Stationen

Dienstag, 10. November 2020

Nicht der Welt abhanden gekommen, aber der Zeit

Seit 1987 hat der Wiener Karolinger-Verlag schubweise die Aphorismen des kolumbianischen Aristokraten, Privatgelehrten und "Zeitfremdlings" (Botho Strauß) Nicolás Gómez Dávila auf deutsch herausgebracht. Dávila, 1913 in Bogotá geboren, entstammte einer Großgrundbesitzerfamilie, wuchs in Paris auf und kehrte 1936 nach Kolumbien zurück, um das Land mit Ausnahme einer Europa-Reise nie wieder zu verlassen. Politische Ämter, die ihm zwei Staatspräsidenten antrugen – einmal als Regierungsberater, einmal als Botschafter –, lehnte er ab. Den größten Teil seines Lebens verbrachte dieser "Einsiedler am Rand der bewohnten Erde" (Martin Mosebach) stattdessen in der nach seinen Wünschen zusammengestellten, zuletzt 35000 Bände in allen großen europäischen Sprachen umfassenden Bibliothek, wo er sich der Lektüre sowie der Niederschrift seiner Werke widmete – Dávila las und sprach neben Spanisch Französisch, Englisch, Deutsch, Latein und Altgriechisch.

Don Nicolás veröffentlichte seine Sentenzen und kurzen Texte zunächst als Privatdrucke für den Freundeskreis und tat zeitlebens – er ging 1994 zu den Vielen – nichts für deren Verbreitung. Einem geheimen Weltgesetz zufolge bleibt echte Qualität jedoch niemals verborgen. 1977 erschien in zwei Bänden sein Hauptwerk "Escolios a un texto implicito" ("Scholien zu einem inbegriffenen Text"), 1986 durch "Nuevos Escolios a un texto explicito" ("Neue Scholien") und 1992 durch "Sucesivos Escolios a un texto explicito" ("Fortgesetzte Scholien") weitergeschrieben, und inzwischen werden die Aphorismen des katholischen Reaktionärs und elitären Schöngeistes in viele Sprachen übersetzt (es gibt sogar sogar muslimische Intellektuelle, die ihn bewundern).

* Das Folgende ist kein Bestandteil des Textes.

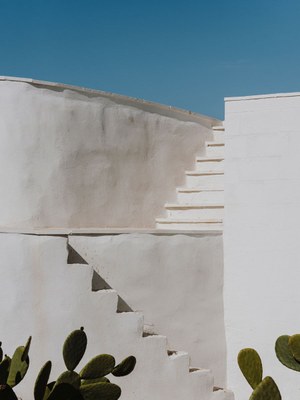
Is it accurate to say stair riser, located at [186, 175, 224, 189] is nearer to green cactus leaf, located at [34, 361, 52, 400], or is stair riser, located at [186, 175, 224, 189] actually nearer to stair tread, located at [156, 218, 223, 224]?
stair tread, located at [156, 218, 223, 224]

Scholien sind kommentierende Rand- oder Interlinearbemerkungen des Bibliothekars am klassischen Text. Wenn Gómez Dávila seinen Haupttext als diesen Glossen inbegriffen bezeichnet, heißt das, dass es dem Leser vorbehalten bleibt, ihn bei der Lektüre in seinem Innern mitentstehen zu lassen. Was nach südamerikanischer Bibliothekars-Selbstmystifzierung klingt, beschreibt tatsächlich ein konzises Denken, welches den Aphorismus als Stilmittel verwendet, um seinen Gegenstand konzentrisch einzukreisen. Und jene Scholien, die das fiktive Werk umzüngeln, sind schlicht und einfach Weltliteratur.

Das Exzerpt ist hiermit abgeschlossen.